Extended thoughts, in my typical laundry list format:
-There was a point where I stopped thinking of Daniel Day-Lewis as playing Lincoln and started thinking of him embodying Lincoln. I can absolutely believe that this "version" of the man is the one who existed. I especially LOVED that Spielberg, Kushner and Day-Lewis weren't afraid to show him at weak moments, such as when he loses his temper at Mary, admitting he doesn't know what the future will bring, or slapping Robert.
-The supporting cast is of course excellent from top to bottom.
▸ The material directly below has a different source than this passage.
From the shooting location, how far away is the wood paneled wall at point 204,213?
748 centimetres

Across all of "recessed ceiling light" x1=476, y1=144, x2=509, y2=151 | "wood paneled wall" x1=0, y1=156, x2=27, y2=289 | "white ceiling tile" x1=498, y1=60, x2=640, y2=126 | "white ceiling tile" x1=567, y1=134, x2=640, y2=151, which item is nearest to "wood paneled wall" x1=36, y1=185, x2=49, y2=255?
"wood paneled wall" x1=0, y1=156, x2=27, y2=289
Sally Field does some of her best work in YEARS as the multifaceted Mary Todd Lincoln; I especially love the scene where she talks to Thaddeus Stevens at the party, and we see that she could be just as politically savvy as her husband. David Strathairn is one of my favorite actors, so to see him get such a plum role as Seward is fantastic, and he nails every moment. Tommy Lee Jones easily has a lock for Best Supporting Actor as the hilarious, passionate Stevens, although his best scene might be his very last one ("Read it to me again, m'love"). The aforementioned Spader-Hawkes-Nelson trio is magnificent, and I love their little bluegrass theme that pops up on the soundtrack. Joseph Gordon Levitt's best scene is his reaction to the dumped pile of severed limbs and the conversation that follows. Actors with smaller but crucial roles like Bruce McGill (his reaction to Lincoln starting up another story is one of the biggest laughs in the movie), Jackie Earle Haley, David Oyelowo, S. Epatha Merkerson, Jared Harris and Michael Stuhlbarg fill out their scenes wonderfully.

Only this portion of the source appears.